Ryan Hoover, a single non-technical founder has built one of the landmarks of the startup world: Product Hunt. The idea was that there ought to be someplace where you can find all cool things tech. At the time, this information was scattered on Reddit, Quora Techcrunch...etc but Ryan has spent many years of his life blogging, building relationships, and creating projects like Startup Edition..all of that gave him an audience and network of supporters that would help kickstart his new idea.
The first 170 users
To test the idea from the get-go, especially as a non-technical founder, Ryan settled on a daily Email list and a Linkydink group. For those who haven't heard of Linkydink, it's a link-sharing tool created by Makeshift. You just create a group and invite people to share links with other contributors and subscribers. Each day, the collection of posts were sent to the subscribers to Product Hunt daily emails. The list started off with a couple of dozen influential people in the startup industry that Ryan personally knew. Seeding the email list with the right people, it soon grew to 170 subscribers and people started interacting with Ryan expressing how much they enjoyed the daily digests. Now it was time to actually build something.
Here is what some few people had to say
Ash Bhoopathy, entrepreneur-in-action at Sequoia Capital.
A fun experiment, I’ve been wondering why something like this hasn’t existed on a larger scale. It’s probably the PM/growth dude’s best replacement for ‘Dribbble’ for collecting inspiration.
Andrew Weissman, Union Square Ventures:
Love how you have all kinds of VCs subscribed! Build an angel list syndicate off this list and disrupt them (us) ;-).
Talton Figgins, product support lead, Disqus:
Wrote this idea off at first when I first read about it but after checking out some of the recommendations (Peak, Sqwiggle, Calm, and Cycloramic) I’m hooked. Can’t wait to check out more.
Building off of that...to the 800 user mark.
After having some validation, the next step in the journey was to grow that audience. Building a community is tough because you need to get people to engage and contribute, all without diluting the value of what you are offering. So to that extent, Ryan followed a slow-growth manual strategy that would take him to the 800 person mark.
Building the product.
That was the first thing to do after launching the email list. Teaming up with his friend Nathan they built the Product Hunt website on top of an open-source framework for a Reddit/HN like community and published the website in just 8 days.
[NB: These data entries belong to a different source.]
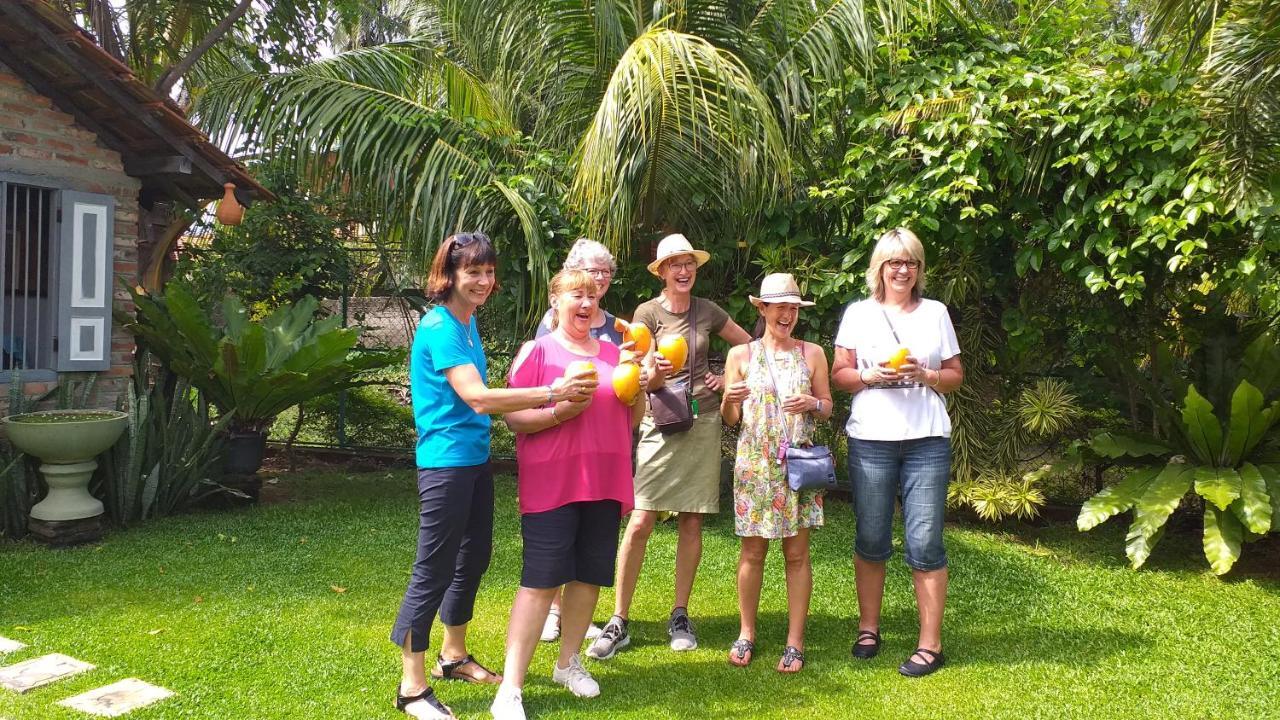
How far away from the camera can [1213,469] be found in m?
5.53

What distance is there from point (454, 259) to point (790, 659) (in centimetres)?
219

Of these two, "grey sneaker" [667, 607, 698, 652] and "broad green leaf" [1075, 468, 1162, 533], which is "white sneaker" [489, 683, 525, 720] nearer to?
"grey sneaker" [667, 607, 698, 652]

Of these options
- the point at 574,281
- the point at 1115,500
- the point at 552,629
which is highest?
the point at 574,281

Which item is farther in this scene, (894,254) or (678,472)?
(678,472)

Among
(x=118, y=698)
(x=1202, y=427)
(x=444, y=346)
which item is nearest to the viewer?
(x=444, y=346)

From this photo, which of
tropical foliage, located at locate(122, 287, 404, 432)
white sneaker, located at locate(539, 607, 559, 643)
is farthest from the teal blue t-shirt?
tropical foliage, located at locate(122, 287, 404, 432)

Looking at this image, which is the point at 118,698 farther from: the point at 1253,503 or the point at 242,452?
the point at 1253,503

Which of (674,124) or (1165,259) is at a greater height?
(674,124)

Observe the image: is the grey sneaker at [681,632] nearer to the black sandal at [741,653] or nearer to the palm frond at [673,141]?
the black sandal at [741,653]

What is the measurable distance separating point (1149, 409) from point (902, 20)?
3.17 meters

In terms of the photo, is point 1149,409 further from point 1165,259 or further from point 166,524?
point 166,524

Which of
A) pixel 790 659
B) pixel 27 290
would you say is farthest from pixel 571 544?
pixel 27 290

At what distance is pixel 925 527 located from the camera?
12.4ft

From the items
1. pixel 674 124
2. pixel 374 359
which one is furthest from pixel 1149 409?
pixel 374 359
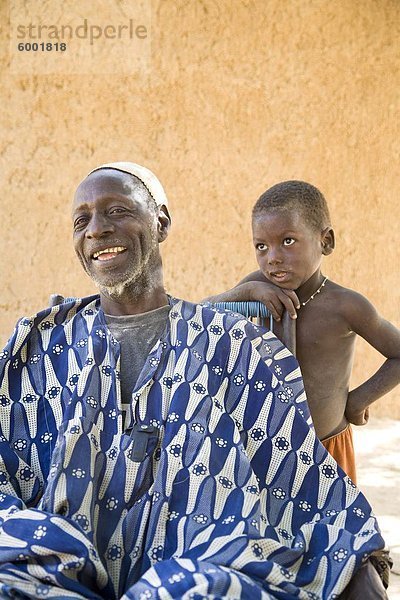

After creating the website, Ryan invited around 100 early supporters to test the "real" MVP. Those people were hand-picked influential people in the tech community and were asked NOT TO SHARE PRODUCT HUNT PUBLICLY. The rationale behind this, as Ryan explains it, is that "initial users form the community’s culture and once established, it is very difficult to change."
After getting Pando Daily to publish the first story about Product Hunt, Ryan again reached out to early contributors and asked them to share the story on their social media. He got to the first 400 users that way
The next 400 users came from another PR move. This time with Fast Company where Ryan talked about "the 20 minute MVP".
From 800 users to 2000 users in 20 days.
For the next growth cycle, it was all about identifying influential people who signed up, giving them access to contribute, and asking them to refer other people to Product Hunt. It was a lot of manual emails, but it definitely paid off.
Hundreds of emails later they got their first 2000 users, from there Product Hunt ended up going to YC S14 and two years later were acquired by Angellist for $20m.